----- DATA
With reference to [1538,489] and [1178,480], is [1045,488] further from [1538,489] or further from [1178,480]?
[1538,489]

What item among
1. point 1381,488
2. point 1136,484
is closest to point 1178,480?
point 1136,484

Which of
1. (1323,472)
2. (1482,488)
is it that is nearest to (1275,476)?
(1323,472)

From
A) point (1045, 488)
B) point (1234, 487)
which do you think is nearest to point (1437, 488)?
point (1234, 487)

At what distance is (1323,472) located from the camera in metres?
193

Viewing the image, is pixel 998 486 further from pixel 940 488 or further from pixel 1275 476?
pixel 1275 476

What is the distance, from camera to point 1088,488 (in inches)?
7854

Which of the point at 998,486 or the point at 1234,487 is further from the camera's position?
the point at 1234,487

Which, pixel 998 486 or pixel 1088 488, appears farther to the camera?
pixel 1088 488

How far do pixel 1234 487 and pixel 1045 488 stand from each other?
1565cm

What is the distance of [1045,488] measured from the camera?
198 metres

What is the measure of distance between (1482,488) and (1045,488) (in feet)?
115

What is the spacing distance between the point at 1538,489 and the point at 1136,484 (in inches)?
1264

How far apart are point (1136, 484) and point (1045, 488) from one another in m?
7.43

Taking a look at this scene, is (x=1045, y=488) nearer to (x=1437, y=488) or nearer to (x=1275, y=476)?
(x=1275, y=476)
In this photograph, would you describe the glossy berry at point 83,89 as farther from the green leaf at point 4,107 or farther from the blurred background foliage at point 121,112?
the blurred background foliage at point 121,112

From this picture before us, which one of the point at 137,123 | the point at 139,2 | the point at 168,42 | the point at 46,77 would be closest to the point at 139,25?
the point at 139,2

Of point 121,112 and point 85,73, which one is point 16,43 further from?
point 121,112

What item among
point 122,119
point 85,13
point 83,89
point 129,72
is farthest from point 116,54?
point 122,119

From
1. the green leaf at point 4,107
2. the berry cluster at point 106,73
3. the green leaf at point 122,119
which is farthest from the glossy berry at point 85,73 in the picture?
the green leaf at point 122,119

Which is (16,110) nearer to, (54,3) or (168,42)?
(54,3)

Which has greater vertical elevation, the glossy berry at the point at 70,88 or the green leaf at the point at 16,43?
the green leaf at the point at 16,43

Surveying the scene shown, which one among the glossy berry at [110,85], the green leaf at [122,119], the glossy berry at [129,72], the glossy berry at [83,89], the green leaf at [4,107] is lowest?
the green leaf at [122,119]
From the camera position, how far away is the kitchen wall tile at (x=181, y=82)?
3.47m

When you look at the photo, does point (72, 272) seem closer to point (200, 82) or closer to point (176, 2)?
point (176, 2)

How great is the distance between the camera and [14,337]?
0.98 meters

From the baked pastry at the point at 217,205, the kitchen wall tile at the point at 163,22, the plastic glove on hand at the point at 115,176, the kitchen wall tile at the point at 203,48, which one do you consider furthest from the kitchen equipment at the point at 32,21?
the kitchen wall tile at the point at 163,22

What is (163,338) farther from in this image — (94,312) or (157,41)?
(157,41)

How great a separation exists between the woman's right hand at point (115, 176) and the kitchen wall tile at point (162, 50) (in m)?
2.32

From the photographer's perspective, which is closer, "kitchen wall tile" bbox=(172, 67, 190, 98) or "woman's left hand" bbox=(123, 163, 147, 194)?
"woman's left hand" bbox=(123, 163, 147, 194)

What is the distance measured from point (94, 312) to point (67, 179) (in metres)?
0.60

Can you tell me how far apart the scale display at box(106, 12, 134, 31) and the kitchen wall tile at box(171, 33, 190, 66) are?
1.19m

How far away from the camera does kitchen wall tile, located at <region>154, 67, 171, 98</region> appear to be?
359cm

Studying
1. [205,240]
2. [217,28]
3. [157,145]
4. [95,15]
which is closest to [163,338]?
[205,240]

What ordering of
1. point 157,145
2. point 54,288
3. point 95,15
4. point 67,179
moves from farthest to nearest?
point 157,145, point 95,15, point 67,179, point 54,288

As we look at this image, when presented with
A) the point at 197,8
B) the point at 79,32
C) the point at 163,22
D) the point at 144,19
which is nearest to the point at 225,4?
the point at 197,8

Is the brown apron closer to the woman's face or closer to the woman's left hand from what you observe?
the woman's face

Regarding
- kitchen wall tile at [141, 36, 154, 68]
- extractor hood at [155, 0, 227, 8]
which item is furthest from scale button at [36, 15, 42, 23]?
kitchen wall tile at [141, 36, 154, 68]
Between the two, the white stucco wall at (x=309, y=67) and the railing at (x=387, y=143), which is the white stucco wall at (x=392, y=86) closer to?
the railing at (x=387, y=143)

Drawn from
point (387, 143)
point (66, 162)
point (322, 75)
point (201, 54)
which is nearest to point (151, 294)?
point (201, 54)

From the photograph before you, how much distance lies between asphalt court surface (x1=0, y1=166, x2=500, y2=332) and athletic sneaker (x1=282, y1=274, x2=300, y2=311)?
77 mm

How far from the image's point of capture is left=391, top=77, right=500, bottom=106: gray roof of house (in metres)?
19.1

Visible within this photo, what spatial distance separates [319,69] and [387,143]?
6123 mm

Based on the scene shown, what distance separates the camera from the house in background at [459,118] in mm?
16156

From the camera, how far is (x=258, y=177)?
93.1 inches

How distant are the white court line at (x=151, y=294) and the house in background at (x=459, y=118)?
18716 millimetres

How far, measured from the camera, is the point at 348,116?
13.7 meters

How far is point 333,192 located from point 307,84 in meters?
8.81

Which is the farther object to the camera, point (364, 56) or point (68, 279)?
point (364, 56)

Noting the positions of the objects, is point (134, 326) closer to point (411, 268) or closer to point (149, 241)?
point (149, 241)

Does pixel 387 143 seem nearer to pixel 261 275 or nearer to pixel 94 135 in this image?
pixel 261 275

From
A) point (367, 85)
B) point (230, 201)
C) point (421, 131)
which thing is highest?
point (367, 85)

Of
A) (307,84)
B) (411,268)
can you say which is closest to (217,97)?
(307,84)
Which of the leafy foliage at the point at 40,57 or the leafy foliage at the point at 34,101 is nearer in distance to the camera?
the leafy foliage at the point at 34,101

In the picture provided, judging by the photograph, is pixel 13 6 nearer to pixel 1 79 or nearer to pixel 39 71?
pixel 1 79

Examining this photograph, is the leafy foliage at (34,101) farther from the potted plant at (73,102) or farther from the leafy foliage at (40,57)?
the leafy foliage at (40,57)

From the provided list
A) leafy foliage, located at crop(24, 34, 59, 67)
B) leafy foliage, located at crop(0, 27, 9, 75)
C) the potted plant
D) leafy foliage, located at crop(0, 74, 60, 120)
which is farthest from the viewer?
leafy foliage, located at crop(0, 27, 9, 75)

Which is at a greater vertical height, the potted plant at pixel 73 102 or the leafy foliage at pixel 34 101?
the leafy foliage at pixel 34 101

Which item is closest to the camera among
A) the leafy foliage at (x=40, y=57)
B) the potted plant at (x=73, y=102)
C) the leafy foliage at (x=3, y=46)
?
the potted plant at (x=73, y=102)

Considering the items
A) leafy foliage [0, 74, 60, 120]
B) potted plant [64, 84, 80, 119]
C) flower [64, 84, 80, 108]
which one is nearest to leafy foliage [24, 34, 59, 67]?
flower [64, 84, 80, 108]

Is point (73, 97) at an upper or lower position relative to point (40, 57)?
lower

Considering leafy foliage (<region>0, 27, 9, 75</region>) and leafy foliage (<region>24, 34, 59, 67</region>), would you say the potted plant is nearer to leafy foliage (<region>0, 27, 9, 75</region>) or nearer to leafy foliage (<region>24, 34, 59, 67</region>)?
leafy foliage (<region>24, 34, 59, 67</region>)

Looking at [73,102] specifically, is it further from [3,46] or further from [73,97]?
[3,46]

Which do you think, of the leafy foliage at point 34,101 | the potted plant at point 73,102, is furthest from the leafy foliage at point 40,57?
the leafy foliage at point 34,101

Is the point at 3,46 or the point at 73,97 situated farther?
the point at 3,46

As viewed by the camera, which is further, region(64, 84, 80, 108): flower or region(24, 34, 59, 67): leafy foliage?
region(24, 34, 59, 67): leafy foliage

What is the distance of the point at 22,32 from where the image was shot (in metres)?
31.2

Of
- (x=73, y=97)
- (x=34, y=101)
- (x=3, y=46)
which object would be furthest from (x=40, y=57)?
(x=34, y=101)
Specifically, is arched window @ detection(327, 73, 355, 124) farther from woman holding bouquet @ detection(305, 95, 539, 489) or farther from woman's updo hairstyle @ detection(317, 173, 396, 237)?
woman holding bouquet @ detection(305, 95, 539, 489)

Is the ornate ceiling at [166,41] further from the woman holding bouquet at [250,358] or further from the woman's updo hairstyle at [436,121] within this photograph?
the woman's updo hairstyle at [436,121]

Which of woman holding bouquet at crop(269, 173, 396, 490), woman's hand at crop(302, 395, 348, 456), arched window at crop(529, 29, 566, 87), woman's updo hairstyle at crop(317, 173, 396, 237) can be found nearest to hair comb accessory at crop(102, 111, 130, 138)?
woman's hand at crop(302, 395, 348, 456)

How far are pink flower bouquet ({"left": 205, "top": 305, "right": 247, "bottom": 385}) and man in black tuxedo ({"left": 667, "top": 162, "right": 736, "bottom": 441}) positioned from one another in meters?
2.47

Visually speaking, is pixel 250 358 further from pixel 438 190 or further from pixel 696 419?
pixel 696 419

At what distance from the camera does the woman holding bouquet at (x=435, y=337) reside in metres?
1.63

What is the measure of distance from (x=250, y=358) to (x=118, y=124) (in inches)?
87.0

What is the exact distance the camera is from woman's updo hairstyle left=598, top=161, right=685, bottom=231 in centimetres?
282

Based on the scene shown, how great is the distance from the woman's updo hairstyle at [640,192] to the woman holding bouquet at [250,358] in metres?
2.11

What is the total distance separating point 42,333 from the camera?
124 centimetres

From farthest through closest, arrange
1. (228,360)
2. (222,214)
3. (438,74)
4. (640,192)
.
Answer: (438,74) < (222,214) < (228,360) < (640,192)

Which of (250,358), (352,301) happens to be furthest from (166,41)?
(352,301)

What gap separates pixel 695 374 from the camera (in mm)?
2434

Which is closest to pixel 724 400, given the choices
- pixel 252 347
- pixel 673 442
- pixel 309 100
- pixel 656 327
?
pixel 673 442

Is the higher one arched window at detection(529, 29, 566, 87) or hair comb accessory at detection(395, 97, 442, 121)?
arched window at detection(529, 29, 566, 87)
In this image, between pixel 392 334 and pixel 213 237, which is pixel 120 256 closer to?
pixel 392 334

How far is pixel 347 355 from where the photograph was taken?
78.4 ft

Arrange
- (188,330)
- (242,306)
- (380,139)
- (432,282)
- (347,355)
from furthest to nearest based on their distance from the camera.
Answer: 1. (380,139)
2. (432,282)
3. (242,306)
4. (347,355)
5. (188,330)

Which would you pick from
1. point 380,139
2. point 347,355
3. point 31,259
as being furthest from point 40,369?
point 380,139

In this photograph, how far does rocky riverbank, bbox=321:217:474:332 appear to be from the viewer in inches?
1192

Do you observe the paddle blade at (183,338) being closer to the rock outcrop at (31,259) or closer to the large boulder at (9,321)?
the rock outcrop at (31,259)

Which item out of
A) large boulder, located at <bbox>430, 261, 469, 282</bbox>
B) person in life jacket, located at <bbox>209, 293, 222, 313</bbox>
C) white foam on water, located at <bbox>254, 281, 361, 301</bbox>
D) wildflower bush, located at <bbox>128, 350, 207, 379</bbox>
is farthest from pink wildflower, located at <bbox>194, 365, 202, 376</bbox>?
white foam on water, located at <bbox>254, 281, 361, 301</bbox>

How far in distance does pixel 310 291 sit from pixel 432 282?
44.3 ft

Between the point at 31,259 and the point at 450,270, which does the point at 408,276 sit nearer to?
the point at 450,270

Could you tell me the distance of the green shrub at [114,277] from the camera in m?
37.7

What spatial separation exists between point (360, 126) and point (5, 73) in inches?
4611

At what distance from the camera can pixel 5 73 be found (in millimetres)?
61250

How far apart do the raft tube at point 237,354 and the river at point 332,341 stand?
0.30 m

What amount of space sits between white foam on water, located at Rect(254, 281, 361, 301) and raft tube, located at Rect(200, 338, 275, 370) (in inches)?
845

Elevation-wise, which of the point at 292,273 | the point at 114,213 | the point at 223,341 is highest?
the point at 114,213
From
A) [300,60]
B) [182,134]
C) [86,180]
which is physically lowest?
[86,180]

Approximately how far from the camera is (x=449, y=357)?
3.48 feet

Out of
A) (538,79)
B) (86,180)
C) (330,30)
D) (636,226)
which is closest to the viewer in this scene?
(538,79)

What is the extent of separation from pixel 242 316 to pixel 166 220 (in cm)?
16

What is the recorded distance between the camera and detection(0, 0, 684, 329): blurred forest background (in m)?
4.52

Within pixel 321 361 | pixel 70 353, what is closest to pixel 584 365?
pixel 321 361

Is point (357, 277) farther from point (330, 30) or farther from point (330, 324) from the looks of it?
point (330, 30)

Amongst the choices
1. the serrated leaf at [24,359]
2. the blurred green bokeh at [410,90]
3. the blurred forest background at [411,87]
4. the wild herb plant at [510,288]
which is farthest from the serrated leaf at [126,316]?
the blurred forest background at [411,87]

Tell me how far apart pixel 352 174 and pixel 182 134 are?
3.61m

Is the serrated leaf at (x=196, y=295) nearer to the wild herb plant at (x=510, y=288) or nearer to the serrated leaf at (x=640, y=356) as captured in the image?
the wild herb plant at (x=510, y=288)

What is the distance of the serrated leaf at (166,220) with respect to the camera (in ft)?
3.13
----------
WHAT IS NEEDED
Print exactly the lines above, starting at the line that contains "Elevation-wise, which of" and ending with the last line of the records, both included.

SOLUTION TO THIS EXERCISE
Elevation-wise, which of the point at 292,273 | the point at 114,213 | the point at 223,341 is highest?
the point at 114,213
From
A) [300,60]
B) [182,134]
C) [86,180]
which is physically lowest?
[86,180]

Approximately how far from the camera is (x=449, y=357)?
3.48 feet

Out of
A) (538,79)
B) (86,180)
C) (330,30)
D) (636,226)
which is closest to the viewer in this scene?
(538,79)

What is the extent of separation from pixel 242 316 to pixel 166 220 (in cm)?
16

What is the recorded distance between the camera and detection(0, 0, 684, 329): blurred forest background (in m)?
4.52

Within pixel 321 361 | pixel 70 353, what is closest to pixel 584 365?
pixel 321 361

Is point (357, 277) farther from point (330, 30) or farther from point (330, 324) from the looks of it?
point (330, 30)

Amongst the choices
1. the serrated leaf at [24,359]
2. the blurred green bokeh at [410,90]
3. the blurred forest background at [411,87]
4. the wild herb plant at [510,288]
which is farthest from the serrated leaf at [126,316]?
the blurred forest background at [411,87]

Tell me how far apart pixel 352 174 and pixel 182 134 are?
3.61m

Is the serrated leaf at (x=196, y=295) nearer to the wild herb plant at (x=510, y=288) or nearer to the serrated leaf at (x=640, y=356) as captured in the image?
the wild herb plant at (x=510, y=288)

What is the distance of the serrated leaf at (166,220) with respect to the camera (in ft)?
3.13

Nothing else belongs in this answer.